▶ [Exercise goal]:
Please render all of the material below as a numbered list, leaving out any blank lines.

▶ [Data]:
** begin **

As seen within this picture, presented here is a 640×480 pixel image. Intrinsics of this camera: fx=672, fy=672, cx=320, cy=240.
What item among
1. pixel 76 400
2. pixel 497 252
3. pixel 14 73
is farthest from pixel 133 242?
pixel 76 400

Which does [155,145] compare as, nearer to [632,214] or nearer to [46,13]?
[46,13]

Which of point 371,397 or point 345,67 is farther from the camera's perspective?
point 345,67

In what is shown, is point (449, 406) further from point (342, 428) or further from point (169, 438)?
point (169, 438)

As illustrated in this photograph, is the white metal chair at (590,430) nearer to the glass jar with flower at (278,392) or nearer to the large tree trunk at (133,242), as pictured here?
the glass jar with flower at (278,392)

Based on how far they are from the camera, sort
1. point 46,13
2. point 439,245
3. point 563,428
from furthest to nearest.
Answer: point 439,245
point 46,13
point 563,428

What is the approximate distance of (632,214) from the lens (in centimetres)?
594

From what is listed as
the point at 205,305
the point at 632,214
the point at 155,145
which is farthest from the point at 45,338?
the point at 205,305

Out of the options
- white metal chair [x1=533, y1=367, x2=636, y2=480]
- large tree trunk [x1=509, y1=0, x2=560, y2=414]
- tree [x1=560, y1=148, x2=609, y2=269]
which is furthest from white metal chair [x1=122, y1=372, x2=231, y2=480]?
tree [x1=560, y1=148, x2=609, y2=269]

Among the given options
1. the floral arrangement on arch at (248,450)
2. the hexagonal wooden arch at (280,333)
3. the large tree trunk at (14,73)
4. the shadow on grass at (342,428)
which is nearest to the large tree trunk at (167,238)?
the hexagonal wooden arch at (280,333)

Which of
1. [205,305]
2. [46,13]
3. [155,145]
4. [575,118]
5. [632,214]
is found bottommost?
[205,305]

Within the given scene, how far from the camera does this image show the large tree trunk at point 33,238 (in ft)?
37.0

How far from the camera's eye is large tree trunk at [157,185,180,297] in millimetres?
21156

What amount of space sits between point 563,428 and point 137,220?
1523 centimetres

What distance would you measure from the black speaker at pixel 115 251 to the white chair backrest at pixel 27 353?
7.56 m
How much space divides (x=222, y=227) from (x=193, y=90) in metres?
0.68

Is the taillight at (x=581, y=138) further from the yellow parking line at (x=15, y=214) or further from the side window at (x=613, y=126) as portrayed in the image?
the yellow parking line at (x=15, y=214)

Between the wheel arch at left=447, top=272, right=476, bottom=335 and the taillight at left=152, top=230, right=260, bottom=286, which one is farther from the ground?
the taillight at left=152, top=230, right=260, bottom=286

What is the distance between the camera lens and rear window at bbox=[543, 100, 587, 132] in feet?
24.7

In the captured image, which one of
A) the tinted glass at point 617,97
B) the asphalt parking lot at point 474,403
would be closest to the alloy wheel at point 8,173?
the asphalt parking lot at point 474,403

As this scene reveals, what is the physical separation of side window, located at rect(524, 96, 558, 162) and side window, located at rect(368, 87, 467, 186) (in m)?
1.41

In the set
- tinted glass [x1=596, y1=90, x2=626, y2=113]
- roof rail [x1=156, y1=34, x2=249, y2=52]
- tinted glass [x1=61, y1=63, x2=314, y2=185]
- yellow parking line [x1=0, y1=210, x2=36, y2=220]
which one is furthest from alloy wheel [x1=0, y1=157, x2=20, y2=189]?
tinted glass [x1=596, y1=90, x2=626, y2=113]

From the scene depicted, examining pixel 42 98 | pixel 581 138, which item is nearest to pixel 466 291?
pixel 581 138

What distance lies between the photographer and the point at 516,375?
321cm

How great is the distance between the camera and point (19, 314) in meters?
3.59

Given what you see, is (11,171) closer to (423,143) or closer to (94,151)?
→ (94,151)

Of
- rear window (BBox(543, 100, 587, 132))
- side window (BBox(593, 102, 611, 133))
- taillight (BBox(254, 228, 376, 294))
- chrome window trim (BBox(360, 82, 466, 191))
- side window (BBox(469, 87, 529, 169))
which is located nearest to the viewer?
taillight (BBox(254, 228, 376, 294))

** end **

▶ [Full solution]:
1. As seen within this picture, presented here is a 640×480 pixel image. Intrinsics of this camera: fx=672, fy=672, cx=320, cy=240.
2. What item among
3. 1. pixel 76 400
4. 2. pixel 497 252
5. 3. pixel 14 73
6. is farthest from pixel 133 242?
7. pixel 76 400
8. Which does [155,145] compare as, nearer to [632,214] or nearer to [46,13]?
9. [46,13]
10. Which of point 371,397 or point 345,67 is farther from the camera's perspective?
11. point 345,67
12. In what is shown, is point (449, 406) further from point (342, 428) or further from point (169, 438)?
13. point (169, 438)
14. As illustrated in this photograph, is the white metal chair at (590,430) nearer to the glass jar with flower at (278,392) or nearer to the large tree trunk at (133,242), as pictured here?
15. the glass jar with flower at (278,392)
16. Based on how far they are from the camera, sort
17. 1. point 46,13
18. 2. point 439,245
19. 3. point 563,428
20. from furthest to nearest.
21. Answer: point 439,245
22. point 46,13
23. point 563,428
24. What is the approximate distance of (632,214) from the lens (in centimetres)?
25. 594
26. From what is listed as
27. the point at 205,305
28. the point at 632,214
29. the point at 155,145
30. which is farthest from the point at 45,338?
31. the point at 205,305
32. Out of the options
33. - white metal chair [x1=533, y1=367, x2=636, y2=480]
34. - large tree trunk [x1=509, y1=0, x2=560, y2=414]
35. - tree [x1=560, y1=148, x2=609, y2=269]
36. which is furthest from white metal chair [x1=122, y1=372, x2=231, y2=480]?
37. tree [x1=560, y1=148, x2=609, y2=269]
38. Among the given options
39. 1. the floral arrangement on arch at (248,450)
40. 2. the hexagonal wooden arch at (280,333)
41. 3. the large tree trunk at (14,73)
42. 4. the shadow on grass at (342,428)
43. which is nearest to the large tree trunk at (167,238)?
44. the hexagonal wooden arch at (280,333)
45. Which of
46. 1. [205,305]
47. 2. [46,13]
48. 3. [155,145]
49. 4. [575,118]
50. 5. [632,214]
51. is found bottommost?
52. [205,305]
53. Within the given scene, how far from the camera does this image show the large tree trunk at point 33,238 (in ft)?
54. 37.0
55. How far from the camera's eye is large tree trunk at [157,185,180,297] in millimetres?
56. 21156
57. What amount of space sits between point 563,428 and point 137,220?
58. 1523 centimetres
59. What distance would you measure from the black speaker at pixel 115 251 to the white chair backrest at pixel 27 353?
60. 7.56 m
61. How much space divides (x=222, y=227) from (x=193, y=90) in metres?
62. 0.68
63. Is the taillight at (x=581, y=138) further from the yellow parking line at (x=15, y=214) or further from the side window at (x=613, y=126) as portrayed in the image?
64. the yellow parking line at (x=15, y=214)
65. Between the wheel arch at left=447, top=272, right=476, bottom=335 and the taillight at left=152, top=230, right=260, bottom=286, which one is farther from the ground?
66. the taillight at left=152, top=230, right=260, bottom=286
67. What is the distance between the camera lens and rear window at bbox=[543, 100, 587, 132] in feet?
68. 24.7
69. In the captured image, which one of
70. A) the tinted glass at point 617,97
71. B) the asphalt parking lot at point 474,403
72. would be closest to the alloy wheel at point 8,173?
73. the asphalt parking lot at point 474,403
74. As this scene reveals, what is the physical separation of side window, located at rect(524, 96, 558, 162) and side window, located at rect(368, 87, 467, 186) (in m)?
75. 1.41
76. In the set
77. - tinted glass [x1=596, y1=90, x2=626, y2=113]
78. - roof rail [x1=156, y1=34, x2=249, y2=52]
79. - tinted glass [x1=61, y1=63, x2=314, y2=185]
80. - yellow parking line [x1=0, y1=210, x2=36, y2=220]
81. which one is furthest from alloy wheel [x1=0, y1=157, x2=20, y2=189]?
82. tinted glass [x1=596, y1=90, x2=626, y2=113]
83. From the scene depicted, examining pixel 42 98 | pixel 581 138, which item is nearest to pixel 466 291?
84. pixel 581 138
85. What distance lies between the photographer and the point at 516,375?
86. 321cm
87. How great is the distance between the camera and point (19, 314) in meters?
88. 3.59
89. Given what you see, is (11,171) closer to (423,143) or closer to (94,151)?
90. → (94,151)
91. Of
92. - rear window (BBox(543, 100, 587, 132))
93. - side window (BBox(593, 102, 611, 133))
94. - taillight (BBox(254, 228, 376, 294))
95. - chrome window trim (BBox(360, 82, 466, 191))
96. - side window (BBox(469, 87, 529, 169))
97. which is located nearest to the viewer?
98. taillight (BBox(254, 228, 376, 294))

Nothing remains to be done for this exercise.